GIF als „tödliche Waffe“ – Spektakulärer Prozess in den USA


Der Journalist Kurt Eichenwald wurde Opfer von Cyberstalking Quelle: Getty Images/Getty Images North America
In den USA ist ein Mann Opfer einer GIF-Attacke geworden. Er hatte via Twitter eine flackernde Animation erhalten und daraufhin einen epileptischen Anfall erlitten. Der Täter handelte wohl im vollen Bewusstsein.

Von Naemi Goldapp | DIE WELT

Der Vorfall könnte aus einem Science-Fiction-Roman stammen: Ein 55-jähriger Mann liest einen Tweet mit einem GIF – und erleidet einen epileptischen Anfall. Nun landete der Fall vor Gericht. In der Anklage ist die Rede von dem Gebrauch der Animation als „tödliche Waffe“.

Das Opfer ist der 55-jährige Kurt Eichenwald. Er ist Journalist beim US-Nachrichtenmagazin „Newsweek“, bekannter Trump-Kritiker und mit mehr als 300.000 Followern ein aktiver Twitter-Nutzer.
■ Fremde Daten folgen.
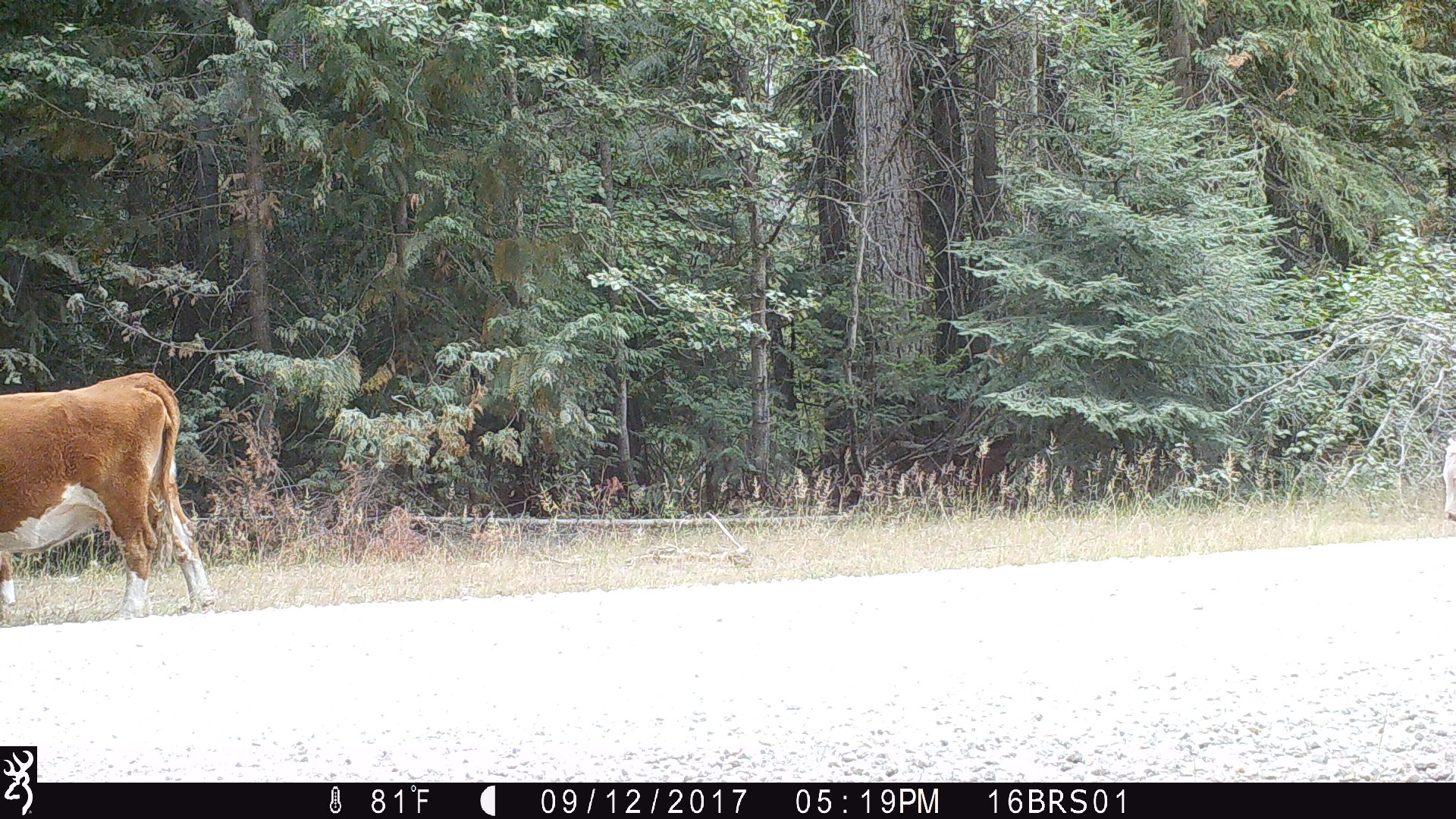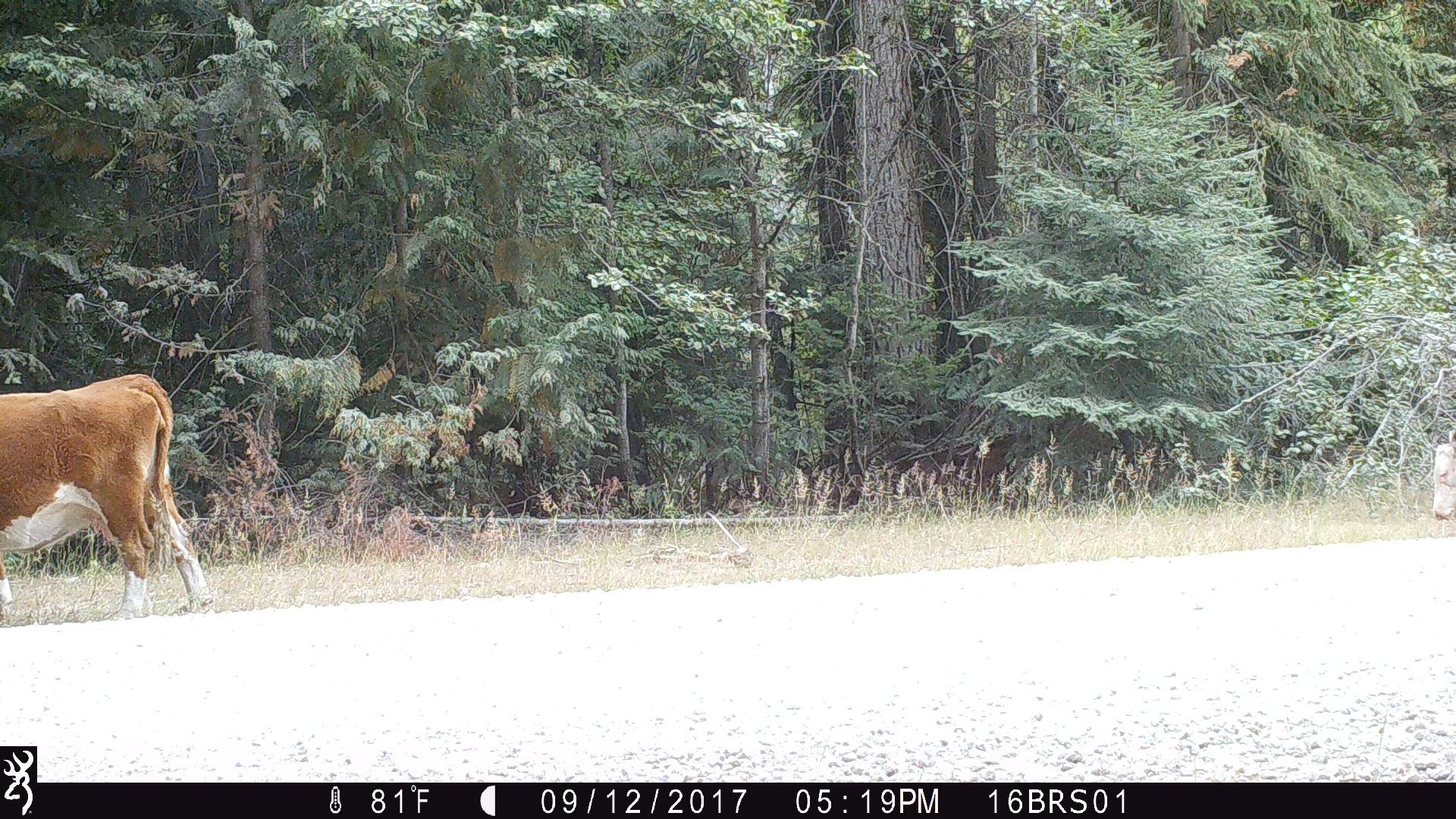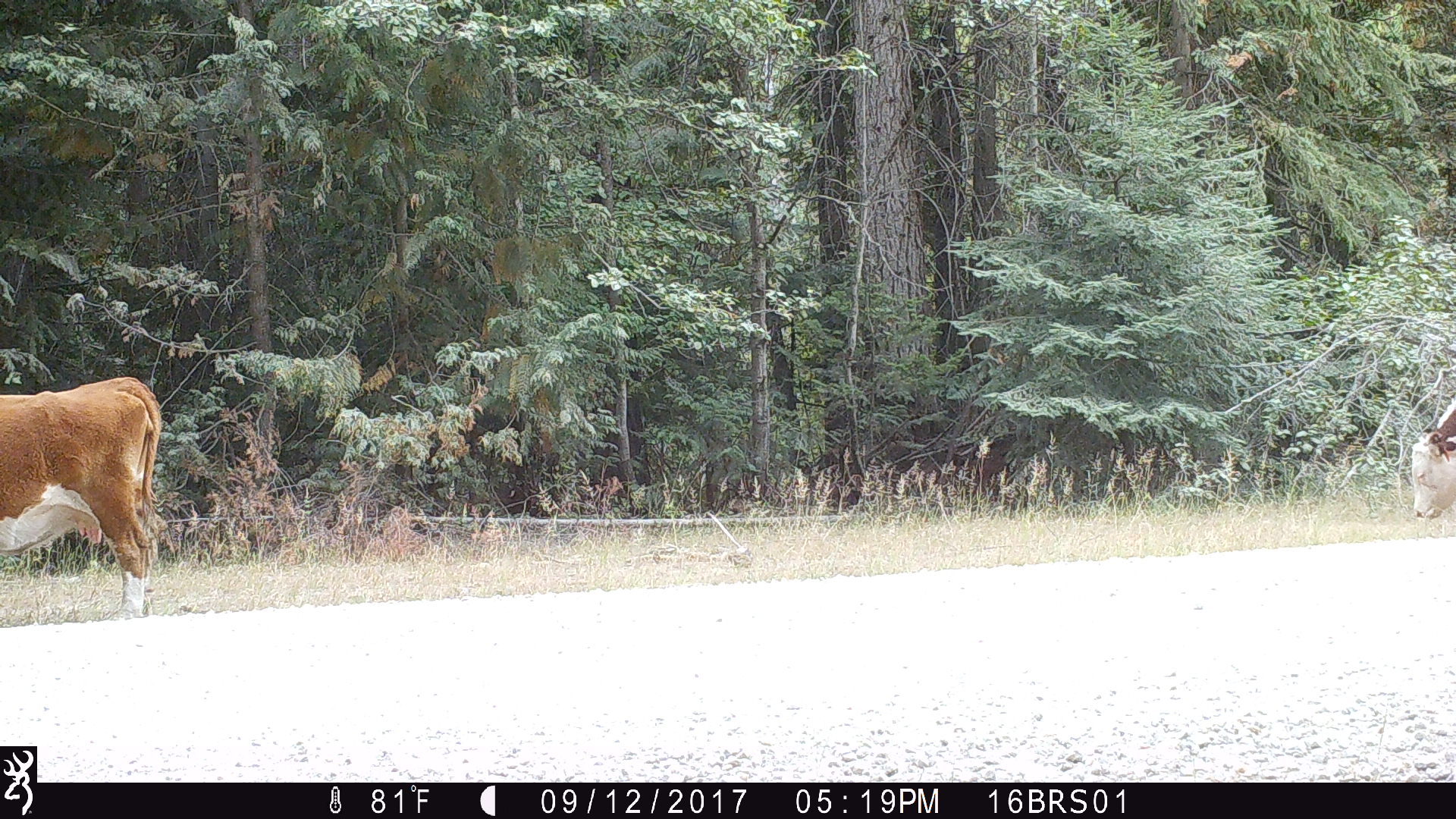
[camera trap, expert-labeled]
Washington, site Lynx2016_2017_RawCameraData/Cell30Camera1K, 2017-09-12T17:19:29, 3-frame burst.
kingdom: Animalia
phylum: Chordata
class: Mammalia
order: Artiodactyla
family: Bovidae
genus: Bos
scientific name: Bos taurus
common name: domestic cattle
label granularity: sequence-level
Am Tag des Angriffs hatte er in der Sendung „The Carlson‘s Fox News Show“ ein Interview gegeben. Darin sollte er sich dafür erklären, dass er behauptet hatte, US-Präsident Donald Trump sei wegen einer psychischen Krankheit in Behandlung gewesen, ohne dafür Belege vorlegen zu können, schreibt die „Washington Post“.